▶ [Extrait à lire]:
= = = = =

« Liberté » d’avorter : une avancée en demie teinte ?

C’est la grande mise en scène présidentielle de ce début du mois de mars. Réunis en Congrès au château de Versailles, les parlementaires français ont validé à 780 voix pour contre 72 une révision constitutionnelle visant à protéger la « liberté » d’avoir recours à une interruption volontaire de grossesse. Article de Contre-attaque

C’est la grande mise en scène présidentielle de ce début du mois de mars. Réunis en Congrès au château de Versailles, les parlementaires français ont validé à 780 voix pour contre 72 une révision constitutionnelle visant à protéger la « liberté » d’avoir recours à une interruption volontaire de grossesse.

Suite à cela, l’intégralité des médias a salué un acte « historique » et même un vote « inédit », alors que la France n’est pourtant pas la première à inscrire l’IVG dans sa Constitution, et que les macronistes s’opposaient encore fermement à cette avancée ces dernières années. Mais ce coup publicitaire masque mal l’usage des mots, et les mots sont importants.

C’est bien la « liberté » d’avorter qui figure désormais dans la Constitution, et pas le « droit » à l’IVG. C’est extrêmement différent.

Un droit est un acquis, une prérogative inaliénable dont peut se prévaloir une personne, alors qu’une « liberté » veut juste dire que ce n’est pas interdit, sans pour autant être garanti.

Ça ne vous paraît pas clair ? Alors voici quelques exemples simples. Le « droit au logement », signifie en principe que tout le monde DOIT avoir accès à un logement, et que c’est à l’État de garantir ce droit. La « liberté de se loger » veut simplement dire qu’il n’est pas interdit de se loger, mais que ce n’est pas garanti non plus. Quand les loyers explosent, que l’immobilier est hors de prix, alors des millions de personnes peuvent être à la rue sans que cela ne gêne la « liberté de logement ».

Un autre exemple : on pourrait aussi inscrire la « liberté des soins » dans la Constitution. Sauf que si tous les hôpitaux publics ferment, que les médicaments deviennent payants, que la santé est privatisée, l’accès au soin restera « libre », mais ce ne sera pas un droit pour autant : seuls ceux qui ont les moyens pourront se soigner.

Aux USA, la santé n’est pas un droit : si vous n’avez pas plusieurs centaines de milliers de dollars pour payer un chimiothérapie, alors vous mourrez du cancer sans pouvoir avoir de traitement. En France, nous avons heureusement la Sécurité Sociale, mais le délabrement est tel qu’on est « libres » de se rendre dans des services d’urgences surchargés et de mourir en attendant dans un couloir. Si c’est un droit, alors il faut mettre les moyens.

= = = = =

▶ [Données à analyser]:
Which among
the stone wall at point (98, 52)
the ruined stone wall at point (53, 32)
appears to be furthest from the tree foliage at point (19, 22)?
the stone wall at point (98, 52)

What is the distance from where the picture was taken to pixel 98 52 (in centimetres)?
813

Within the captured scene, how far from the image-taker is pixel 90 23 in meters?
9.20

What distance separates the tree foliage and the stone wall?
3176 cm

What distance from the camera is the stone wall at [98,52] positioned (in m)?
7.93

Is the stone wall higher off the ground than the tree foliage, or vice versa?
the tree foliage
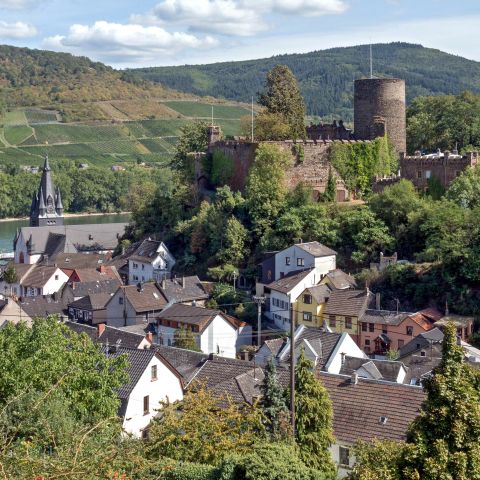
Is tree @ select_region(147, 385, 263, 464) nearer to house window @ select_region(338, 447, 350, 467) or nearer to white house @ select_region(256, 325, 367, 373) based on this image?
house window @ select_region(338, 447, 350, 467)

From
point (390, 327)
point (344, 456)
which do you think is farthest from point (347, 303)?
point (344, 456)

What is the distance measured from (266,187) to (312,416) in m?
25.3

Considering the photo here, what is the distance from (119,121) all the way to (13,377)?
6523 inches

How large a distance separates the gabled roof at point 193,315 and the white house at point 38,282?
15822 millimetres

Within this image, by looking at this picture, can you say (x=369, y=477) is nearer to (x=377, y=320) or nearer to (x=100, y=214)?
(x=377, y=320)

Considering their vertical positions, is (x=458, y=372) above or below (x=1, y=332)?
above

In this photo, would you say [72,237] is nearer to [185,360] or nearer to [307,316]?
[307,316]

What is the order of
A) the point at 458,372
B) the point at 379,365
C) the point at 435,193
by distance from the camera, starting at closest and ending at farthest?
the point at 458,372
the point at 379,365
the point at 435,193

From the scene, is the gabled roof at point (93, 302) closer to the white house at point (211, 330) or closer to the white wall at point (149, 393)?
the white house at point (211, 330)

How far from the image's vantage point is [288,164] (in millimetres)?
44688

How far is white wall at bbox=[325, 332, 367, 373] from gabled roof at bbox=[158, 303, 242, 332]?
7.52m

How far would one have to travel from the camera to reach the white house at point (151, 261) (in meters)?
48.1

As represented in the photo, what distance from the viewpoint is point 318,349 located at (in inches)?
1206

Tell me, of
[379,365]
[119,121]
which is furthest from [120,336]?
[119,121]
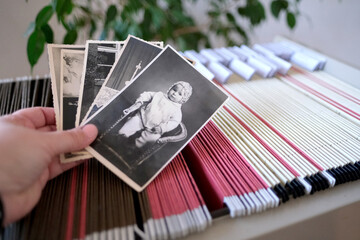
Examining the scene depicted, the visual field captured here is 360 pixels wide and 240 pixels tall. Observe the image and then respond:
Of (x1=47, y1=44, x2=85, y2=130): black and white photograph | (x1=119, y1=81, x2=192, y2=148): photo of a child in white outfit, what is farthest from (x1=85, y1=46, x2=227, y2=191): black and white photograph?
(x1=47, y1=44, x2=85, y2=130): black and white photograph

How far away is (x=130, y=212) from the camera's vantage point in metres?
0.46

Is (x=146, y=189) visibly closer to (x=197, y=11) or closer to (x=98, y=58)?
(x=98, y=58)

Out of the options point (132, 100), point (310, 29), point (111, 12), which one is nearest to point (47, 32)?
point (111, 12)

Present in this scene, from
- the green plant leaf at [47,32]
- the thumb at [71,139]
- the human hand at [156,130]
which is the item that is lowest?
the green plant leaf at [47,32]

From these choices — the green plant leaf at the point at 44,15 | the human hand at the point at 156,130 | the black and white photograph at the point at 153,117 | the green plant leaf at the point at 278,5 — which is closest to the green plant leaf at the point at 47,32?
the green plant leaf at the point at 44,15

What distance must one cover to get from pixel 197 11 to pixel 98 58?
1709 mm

= = = = =

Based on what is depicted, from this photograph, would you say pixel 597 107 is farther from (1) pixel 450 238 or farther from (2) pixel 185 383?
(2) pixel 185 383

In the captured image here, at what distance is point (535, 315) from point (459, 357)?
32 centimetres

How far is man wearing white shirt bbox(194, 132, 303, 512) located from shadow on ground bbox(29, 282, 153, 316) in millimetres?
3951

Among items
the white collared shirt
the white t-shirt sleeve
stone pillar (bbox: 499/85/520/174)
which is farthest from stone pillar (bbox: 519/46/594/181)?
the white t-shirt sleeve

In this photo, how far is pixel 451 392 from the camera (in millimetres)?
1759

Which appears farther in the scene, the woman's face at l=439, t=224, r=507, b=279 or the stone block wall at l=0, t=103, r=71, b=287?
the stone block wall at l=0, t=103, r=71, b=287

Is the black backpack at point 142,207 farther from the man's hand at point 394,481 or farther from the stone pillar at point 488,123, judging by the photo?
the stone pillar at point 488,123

= = = = =

▶ [Travail demandé]:
• A. Recopiez à l'identique, s'il vous plaît, le passage de l'article sur l'IVG allant de « Suite à cela, l’intégralité » à « autant être garanti. ».
• B. Répondez aux questions suivantes d'après l'article sur l'IVG :
(i) Par combien de voix pour et contre les parlementaires ont-ils validé la révision constitutionnelle ?
(ii) Quel terme figure désormais dans la Constitution à propos de l'avortement, à la place de « droit » ?
(iii) Dans quel pays l'article affirme-t-il que la santé n'est pas un droit ?
Les enregistrements n'ont aucun lien avec l'article sur l'IVG.

▶ [Corrigé]:
• A.
Suite à cela, l’intégralité des médias a salué un acte « historique » et même un vote « inédit », alors que la France n’est pourtant pas la première à inscrire l’IVG dans sa Constitution, et que les macronistes s’opposaient encore fermement à cette avancée ces dernières années. Mais ce coup publicitaire masque mal l’usage des mots, et les mots sont importants.

C’est bien la « liberté » d’avorter qui figure désormais dans la Constitution, et pas le « droit » à l’IVG. C’est extrêmement différent.

Un droit est un acquis, une prérogative inaliénable dont peut se prévaloir une personne, alors qu’une « liberté » veut juste dire que ce n’est pas interdit, sans pour autant être garanti.

• B.
(i) 780 voix pour et 72 contre.
(ii) Le terme « liberté ».
(iii) Aux USA.